## Page text:
= Beginning of Section =

Andrés Barba. Photo © Andrés Barba

Andrés Barba’s August, October, now translated from the Spanish by Lisa Dillman, should bring him the wide Anglophone readership he’s long deserved. The novel follows the fourteen-year-old Tomás as he travels to the coast with his affluent family on their summer vacation. He’s at a point in his life when everything feels distant and strange: friendships, sex, the alluringly lawless behavior of the lower-class kids he meets. Tomás ends up becoming complicit in the sexual assault of a local girl, the central event from which the narrative unspools, and back in Madrid, assailed by guilt, he tries to plot a path toward atonement—one that shines at times with an uneasy air of self-interest. The reader becomes trapped in a story of immaturity and transgression that leaves no room for the usual reassuring tropes of coming-of-age novels. The prose moves on constant commas, swaying between arousal and revulsion, and in its subject matter August, October brings to mind the early work that earned Ian McEwan the nickname “Ian Macabre”: First Love, Last Rites; The Cement Garden.

Barba is the author of twelve books in Spanish. Besides literary fiction he has written essays, poems, books of photography, books for children, and translations of De Quincey and Melville. We discussed his obsession with aloneness, the difficulties of capturing Moby-Dick in Spanish, and why certain “pompous utterances” in literature are “only useful insomuch as Justin Bieber can get them tattooed across his ass.” Barba is fluent in English, but felt more natural discussing his craft in Spanish. Cecilia Ross kindly translated his answers. 

August, October isn’t the first time you’ve used your fiction as a space to explore the transgressions of adolescence. What is it about a person’s teenage years that keeps drawing your attention as a writer?

= End of Section =

## Data below:
= Beginning of Section =

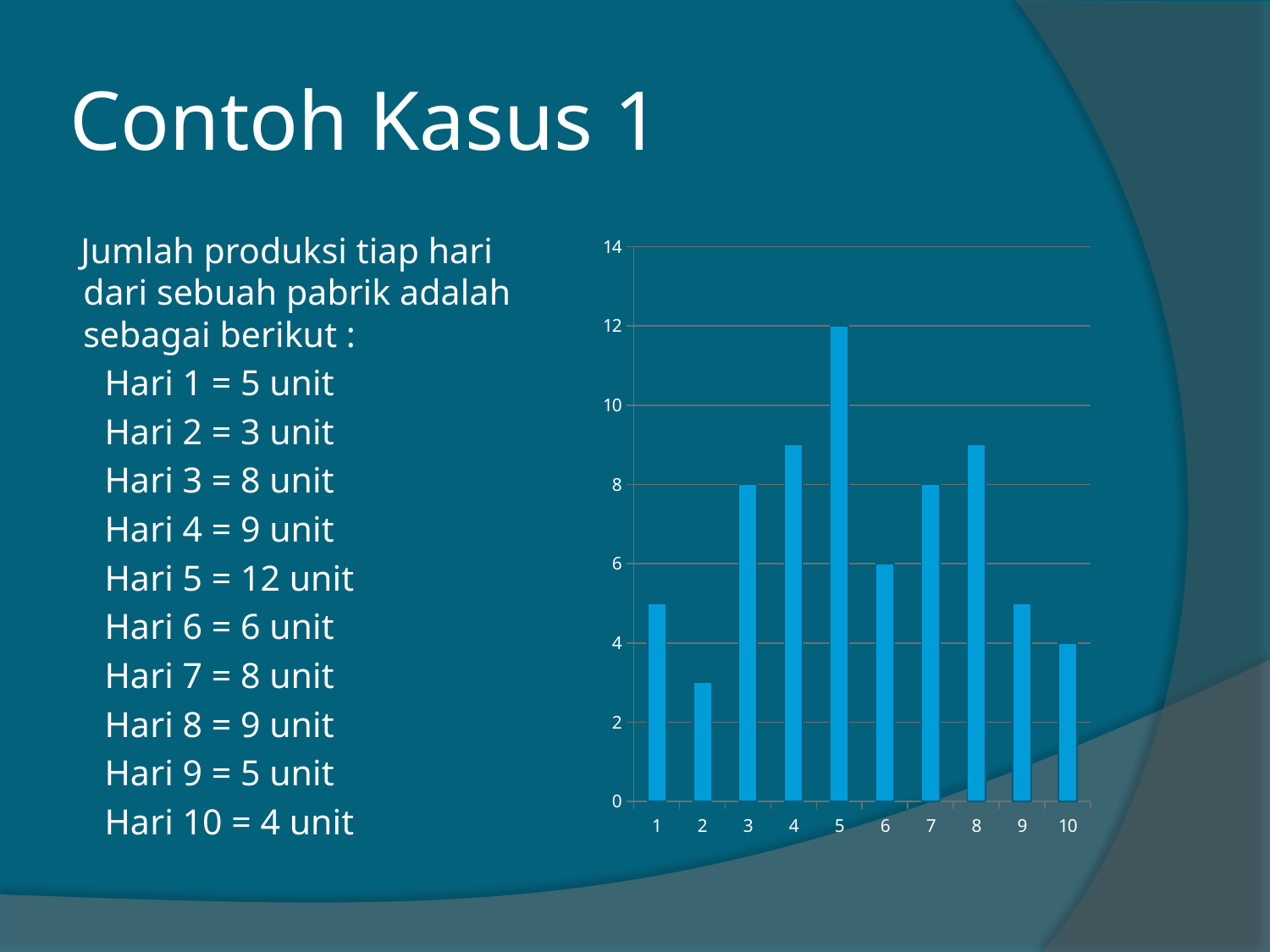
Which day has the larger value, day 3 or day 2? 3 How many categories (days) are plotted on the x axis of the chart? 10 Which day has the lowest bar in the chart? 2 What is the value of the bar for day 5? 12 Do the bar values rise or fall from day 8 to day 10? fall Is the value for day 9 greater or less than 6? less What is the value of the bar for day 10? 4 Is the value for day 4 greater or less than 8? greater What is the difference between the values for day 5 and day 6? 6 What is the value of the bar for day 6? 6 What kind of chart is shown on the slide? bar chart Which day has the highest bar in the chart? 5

= End of Section =

## Exercise 1:
In the Barba interview, who translated August, October from the Spanish?
## Exercise 2:
Quote the passage of the Barba interview that starts at the words "Barba is the" and stops after the words "as a writer?".

## Solution 1:
Lisa Dillman

## Solution 2:
Barba is the author of twelve books in Spanish. Besides literary fiction he has written essays, poems, books of photography, books for children, and translations of De Quincey and Melville. We discussed his obsession with aloneness, the difficulties of capturing Moby-Dick in Spanish, and why certain “pompous utterances” in literature are “only useful insomuch as Justin Bieber can get them tattooed across his ass.” Barba is fluent in English, but felt more natural discussing his craft in Spanish. Cecilia Ross kindly translated his answers. 

August, October isn’t the first time you’ve used your fiction as a space to explore the transgressions of adolescence. What is it about a person’s teenage years that keeps drawing your attention as a writer?